Wie muss man sich deine Beziehung zum Surfen vorstellen? Fährst Du auch mal an den Atlantik, wenn Du monatelang in Deutschland bist?

 

Ich gehe schon normal Surfen, aber man muss den Unterschied vom Towsurfen und Surfen erkennen. Das sind zwei verschiedene Sportarten, vor allem was das Training angeht.

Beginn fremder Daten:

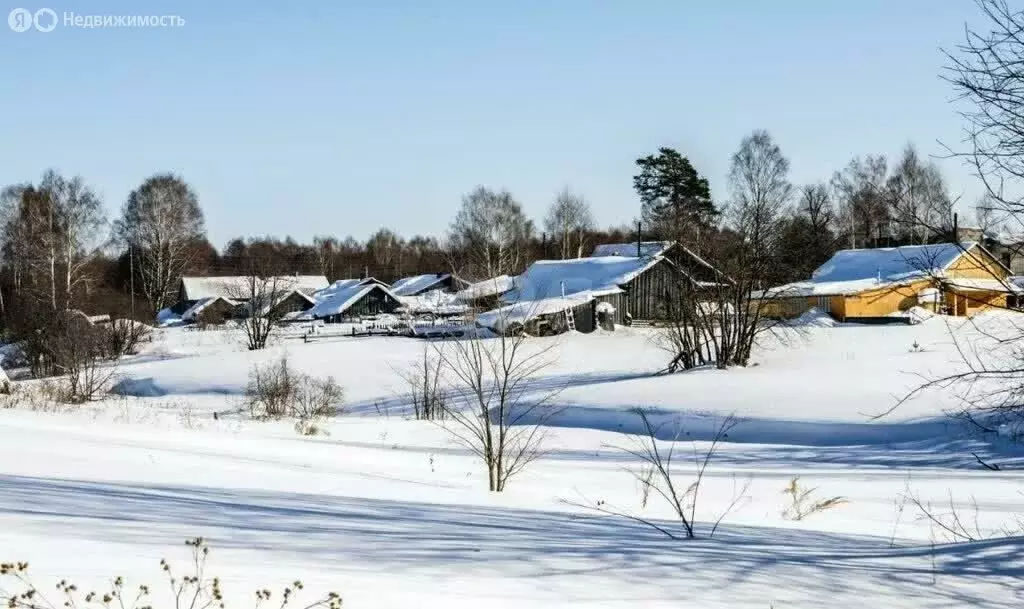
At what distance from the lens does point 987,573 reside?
22.3ft

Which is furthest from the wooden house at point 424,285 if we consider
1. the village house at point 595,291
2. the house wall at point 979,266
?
the house wall at point 979,266

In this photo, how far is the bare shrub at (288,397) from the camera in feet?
88.4

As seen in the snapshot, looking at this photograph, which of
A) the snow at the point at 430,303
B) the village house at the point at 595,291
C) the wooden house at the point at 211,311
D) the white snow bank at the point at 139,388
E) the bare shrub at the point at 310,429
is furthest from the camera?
the wooden house at the point at 211,311

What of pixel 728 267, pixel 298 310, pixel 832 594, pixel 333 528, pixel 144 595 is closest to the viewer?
pixel 144 595

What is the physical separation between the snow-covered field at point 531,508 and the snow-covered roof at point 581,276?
77.0 feet

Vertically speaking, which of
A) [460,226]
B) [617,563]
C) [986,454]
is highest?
[460,226]

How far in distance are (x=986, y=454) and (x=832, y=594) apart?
1464 centimetres

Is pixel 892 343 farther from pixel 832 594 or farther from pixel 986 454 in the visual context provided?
pixel 832 594

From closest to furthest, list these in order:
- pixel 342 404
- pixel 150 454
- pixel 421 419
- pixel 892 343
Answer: pixel 150 454 < pixel 421 419 < pixel 342 404 < pixel 892 343

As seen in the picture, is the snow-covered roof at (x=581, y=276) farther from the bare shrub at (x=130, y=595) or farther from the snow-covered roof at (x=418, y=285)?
the bare shrub at (x=130, y=595)

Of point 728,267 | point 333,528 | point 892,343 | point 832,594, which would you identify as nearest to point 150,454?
point 333,528

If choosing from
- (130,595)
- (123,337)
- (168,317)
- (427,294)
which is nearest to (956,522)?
(130,595)

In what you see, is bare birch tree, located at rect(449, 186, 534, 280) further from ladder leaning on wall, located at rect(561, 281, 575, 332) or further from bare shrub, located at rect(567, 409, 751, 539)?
bare shrub, located at rect(567, 409, 751, 539)

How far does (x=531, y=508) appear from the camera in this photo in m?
10.1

Um gut zu werden, muss man viel Towsurfen und physisch andere Voraussetzungen haben als beim normalen Surfen. Mir bringt es mehr auf einem See in Österreich mit 80 kmh hinter einem Boot zu hängen, als am Atlantik auf einer zwei Meter Welle zu Surfen.

 

Wie würdest Du denn Dein Surflevel beschreiben?

 

Ich kann natürlich alle Standard-Manöver und auch in jede Größe von Welle reinpaddeln, aber keine Airs oder High-Performance-Moves.

 

Wie geht es jetzt weiter für Dich?

Zunächst bin ich jetzt in Deutschland und mache die ganze Medienarbeit. Für den Sommer habe ich viele Einladungen, zum Beispiel von Mark Matthews nach Australien oder von Chris Ward, der mit mir in Mexiko towen will. Im Juni fliege ich nach Chile, wenn sich bis dahin neue Sponsoren gefunden haben.

 

Dann viel Glück dabei!

 

Dieses Amateurvideo von Joshua Paskowitz zeigt den Skandal bei den XXL Awards. Schwer zu glauben, dass man die Worte überhören konnte. Aber Selbstbeherrschung ist wahrscheinlich die wichtigste Fähigkeit eines Menschen, der 66 Fuß große Wellen surft.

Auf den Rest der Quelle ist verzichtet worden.